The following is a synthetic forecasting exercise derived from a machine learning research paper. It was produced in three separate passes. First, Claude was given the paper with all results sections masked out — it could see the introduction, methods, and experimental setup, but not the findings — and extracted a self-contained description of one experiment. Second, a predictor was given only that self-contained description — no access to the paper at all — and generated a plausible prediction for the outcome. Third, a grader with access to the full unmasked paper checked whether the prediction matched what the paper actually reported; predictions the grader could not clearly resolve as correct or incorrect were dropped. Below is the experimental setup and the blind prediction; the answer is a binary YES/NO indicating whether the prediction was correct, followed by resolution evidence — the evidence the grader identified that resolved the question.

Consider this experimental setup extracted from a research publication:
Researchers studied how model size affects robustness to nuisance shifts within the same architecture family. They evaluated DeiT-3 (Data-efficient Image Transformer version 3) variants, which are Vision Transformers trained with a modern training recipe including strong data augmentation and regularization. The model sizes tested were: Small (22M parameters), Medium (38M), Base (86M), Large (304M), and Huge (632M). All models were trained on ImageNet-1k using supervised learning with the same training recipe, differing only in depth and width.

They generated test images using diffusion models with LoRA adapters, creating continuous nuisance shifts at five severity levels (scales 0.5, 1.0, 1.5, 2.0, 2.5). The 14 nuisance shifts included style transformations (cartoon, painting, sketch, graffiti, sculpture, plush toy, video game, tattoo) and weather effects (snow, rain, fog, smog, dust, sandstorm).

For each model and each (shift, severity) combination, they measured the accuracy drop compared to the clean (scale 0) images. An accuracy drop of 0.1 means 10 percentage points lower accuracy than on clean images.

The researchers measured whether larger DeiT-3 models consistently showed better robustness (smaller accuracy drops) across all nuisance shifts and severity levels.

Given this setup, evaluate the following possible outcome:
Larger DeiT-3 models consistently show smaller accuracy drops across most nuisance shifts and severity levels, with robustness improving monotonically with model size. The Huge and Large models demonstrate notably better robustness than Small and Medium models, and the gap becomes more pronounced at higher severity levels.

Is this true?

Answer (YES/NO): NO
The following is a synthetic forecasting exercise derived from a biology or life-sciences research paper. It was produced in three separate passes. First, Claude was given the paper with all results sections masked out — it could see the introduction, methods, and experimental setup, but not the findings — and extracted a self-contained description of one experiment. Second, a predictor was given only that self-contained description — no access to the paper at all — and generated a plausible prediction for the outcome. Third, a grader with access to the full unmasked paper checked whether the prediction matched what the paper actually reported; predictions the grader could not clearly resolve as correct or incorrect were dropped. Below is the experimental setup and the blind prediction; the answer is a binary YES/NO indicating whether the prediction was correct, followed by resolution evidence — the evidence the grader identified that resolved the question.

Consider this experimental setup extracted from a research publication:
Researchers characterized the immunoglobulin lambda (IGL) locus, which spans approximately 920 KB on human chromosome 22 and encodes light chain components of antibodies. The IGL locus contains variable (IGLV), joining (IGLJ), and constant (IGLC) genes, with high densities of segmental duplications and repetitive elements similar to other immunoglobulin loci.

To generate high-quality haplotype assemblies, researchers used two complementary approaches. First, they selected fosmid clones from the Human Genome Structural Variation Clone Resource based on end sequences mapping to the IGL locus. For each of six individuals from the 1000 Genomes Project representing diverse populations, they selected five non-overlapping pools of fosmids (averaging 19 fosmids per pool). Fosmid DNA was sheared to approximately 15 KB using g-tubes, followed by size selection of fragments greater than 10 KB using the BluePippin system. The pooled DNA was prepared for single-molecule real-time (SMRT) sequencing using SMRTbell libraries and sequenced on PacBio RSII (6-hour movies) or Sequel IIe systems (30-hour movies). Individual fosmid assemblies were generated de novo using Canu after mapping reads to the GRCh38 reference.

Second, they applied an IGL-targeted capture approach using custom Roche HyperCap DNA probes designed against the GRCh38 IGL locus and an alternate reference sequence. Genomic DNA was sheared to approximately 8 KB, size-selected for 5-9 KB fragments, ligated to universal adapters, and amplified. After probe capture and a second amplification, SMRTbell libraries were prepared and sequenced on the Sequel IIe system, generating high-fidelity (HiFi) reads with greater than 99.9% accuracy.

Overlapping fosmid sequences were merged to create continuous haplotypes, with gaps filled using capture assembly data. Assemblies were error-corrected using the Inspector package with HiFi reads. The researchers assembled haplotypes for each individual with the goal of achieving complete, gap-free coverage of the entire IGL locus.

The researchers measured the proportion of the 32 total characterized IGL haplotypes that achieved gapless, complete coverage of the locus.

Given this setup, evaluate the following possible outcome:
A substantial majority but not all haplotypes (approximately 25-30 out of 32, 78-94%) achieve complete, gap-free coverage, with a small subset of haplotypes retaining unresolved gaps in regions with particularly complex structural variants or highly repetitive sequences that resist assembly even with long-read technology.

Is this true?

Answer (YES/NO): NO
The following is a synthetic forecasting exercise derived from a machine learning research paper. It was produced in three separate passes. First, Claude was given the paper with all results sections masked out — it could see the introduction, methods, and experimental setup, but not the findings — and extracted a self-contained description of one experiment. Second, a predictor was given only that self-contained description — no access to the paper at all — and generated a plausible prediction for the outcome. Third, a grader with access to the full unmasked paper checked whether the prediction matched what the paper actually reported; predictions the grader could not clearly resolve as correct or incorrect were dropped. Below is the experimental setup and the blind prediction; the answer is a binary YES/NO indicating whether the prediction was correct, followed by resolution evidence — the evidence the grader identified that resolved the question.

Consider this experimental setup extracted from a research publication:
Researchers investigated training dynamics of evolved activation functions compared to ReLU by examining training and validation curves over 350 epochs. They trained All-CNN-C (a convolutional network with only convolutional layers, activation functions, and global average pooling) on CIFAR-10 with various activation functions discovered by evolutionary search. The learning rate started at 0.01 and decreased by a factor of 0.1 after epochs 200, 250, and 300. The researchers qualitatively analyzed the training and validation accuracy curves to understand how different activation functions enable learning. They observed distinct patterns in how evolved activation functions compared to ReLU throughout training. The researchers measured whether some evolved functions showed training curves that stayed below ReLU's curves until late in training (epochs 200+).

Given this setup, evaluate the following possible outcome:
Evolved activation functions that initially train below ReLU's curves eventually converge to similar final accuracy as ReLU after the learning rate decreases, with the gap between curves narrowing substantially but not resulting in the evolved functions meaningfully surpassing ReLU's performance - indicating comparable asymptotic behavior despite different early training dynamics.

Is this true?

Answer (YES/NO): NO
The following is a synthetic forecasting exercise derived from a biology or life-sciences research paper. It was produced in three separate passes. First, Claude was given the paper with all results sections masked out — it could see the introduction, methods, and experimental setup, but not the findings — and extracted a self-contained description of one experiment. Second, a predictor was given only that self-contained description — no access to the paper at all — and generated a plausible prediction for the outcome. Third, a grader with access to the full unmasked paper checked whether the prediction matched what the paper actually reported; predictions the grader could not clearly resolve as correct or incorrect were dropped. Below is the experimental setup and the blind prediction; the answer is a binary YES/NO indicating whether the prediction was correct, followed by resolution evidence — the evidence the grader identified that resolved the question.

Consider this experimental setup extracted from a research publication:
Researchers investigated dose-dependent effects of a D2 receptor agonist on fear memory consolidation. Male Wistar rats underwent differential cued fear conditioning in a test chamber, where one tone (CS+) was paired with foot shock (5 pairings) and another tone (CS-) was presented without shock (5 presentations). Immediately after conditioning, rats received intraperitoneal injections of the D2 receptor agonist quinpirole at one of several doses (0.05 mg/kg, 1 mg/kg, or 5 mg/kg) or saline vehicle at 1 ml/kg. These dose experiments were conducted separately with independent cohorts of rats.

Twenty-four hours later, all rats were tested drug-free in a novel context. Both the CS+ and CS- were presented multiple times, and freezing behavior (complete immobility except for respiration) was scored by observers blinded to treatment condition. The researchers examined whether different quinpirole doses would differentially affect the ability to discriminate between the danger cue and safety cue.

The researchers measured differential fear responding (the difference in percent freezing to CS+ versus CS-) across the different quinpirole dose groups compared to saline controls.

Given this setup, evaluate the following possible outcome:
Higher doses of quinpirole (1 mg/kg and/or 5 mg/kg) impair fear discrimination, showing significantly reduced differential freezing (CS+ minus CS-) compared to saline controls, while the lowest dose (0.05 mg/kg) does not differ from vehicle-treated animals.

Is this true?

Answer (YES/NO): NO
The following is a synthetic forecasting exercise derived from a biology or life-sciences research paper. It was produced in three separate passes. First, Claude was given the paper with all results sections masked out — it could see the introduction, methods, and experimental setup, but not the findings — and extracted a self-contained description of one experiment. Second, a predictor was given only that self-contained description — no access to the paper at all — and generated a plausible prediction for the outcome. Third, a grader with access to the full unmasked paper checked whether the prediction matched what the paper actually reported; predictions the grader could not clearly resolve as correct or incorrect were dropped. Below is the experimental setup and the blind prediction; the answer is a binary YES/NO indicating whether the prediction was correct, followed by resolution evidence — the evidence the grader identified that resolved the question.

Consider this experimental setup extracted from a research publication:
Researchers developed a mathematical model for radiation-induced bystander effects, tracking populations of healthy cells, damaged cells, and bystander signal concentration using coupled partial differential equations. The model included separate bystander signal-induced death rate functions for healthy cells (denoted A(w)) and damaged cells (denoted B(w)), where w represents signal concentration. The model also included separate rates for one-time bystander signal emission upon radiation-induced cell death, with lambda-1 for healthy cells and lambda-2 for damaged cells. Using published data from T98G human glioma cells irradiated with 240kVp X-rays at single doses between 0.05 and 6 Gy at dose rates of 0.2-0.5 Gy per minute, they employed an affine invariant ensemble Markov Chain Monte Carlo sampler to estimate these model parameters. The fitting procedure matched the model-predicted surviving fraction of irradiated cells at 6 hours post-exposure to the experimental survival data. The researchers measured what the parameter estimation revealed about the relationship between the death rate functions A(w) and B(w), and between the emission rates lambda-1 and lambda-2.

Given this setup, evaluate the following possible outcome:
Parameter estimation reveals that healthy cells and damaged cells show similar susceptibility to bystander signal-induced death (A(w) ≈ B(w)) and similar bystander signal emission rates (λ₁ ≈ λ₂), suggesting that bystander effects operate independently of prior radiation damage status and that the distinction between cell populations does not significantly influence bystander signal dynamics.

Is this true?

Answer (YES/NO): YES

Problem: I would like you to report every line in the listing above that contains "better".

Solution to the problem:
The researchers measured whether larger DeiT-3 models consistently showed better robustness (smaller accuracy drops) across all nuisance shifts and severity levels.
Larger DeiT-3 models consistently show smaller accuracy drops across most nuisance shifts and severity levels, with robustness improving monotonically with model size. The Huge and Large models demonstrate notably better robustness than Small and Medium models, and the gap becomes more pronounced at higher severity levels.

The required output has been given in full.